++++ PROVIDED MATERIAL ++++

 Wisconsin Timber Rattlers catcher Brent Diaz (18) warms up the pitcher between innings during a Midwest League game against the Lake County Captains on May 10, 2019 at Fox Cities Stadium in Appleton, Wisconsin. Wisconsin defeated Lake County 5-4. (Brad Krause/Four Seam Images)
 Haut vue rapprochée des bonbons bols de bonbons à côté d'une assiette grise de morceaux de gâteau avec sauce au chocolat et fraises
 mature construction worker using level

++++

**EXERCISE DETAILS**
The response should be an exact copy of every line above.

**ANSWER SECTION**
 Wisconsin Timber Rattlers catcher Brent Diaz (18) warms up the pitcher between innings during a Midwest League game against the Lake County Captains on May 10, 2019 at Fox Cities Stadium in Appleton, Wisconsin. Wisconsin defeated Lake County 5-4. (Brad Krause/Four Seam Images)
 Haut vue rapprochée des bonbons bols de bonbons à côté d'une assiette grise de morceaux de gâteau avec sauce au chocolat et fraises
 mature construction worker using level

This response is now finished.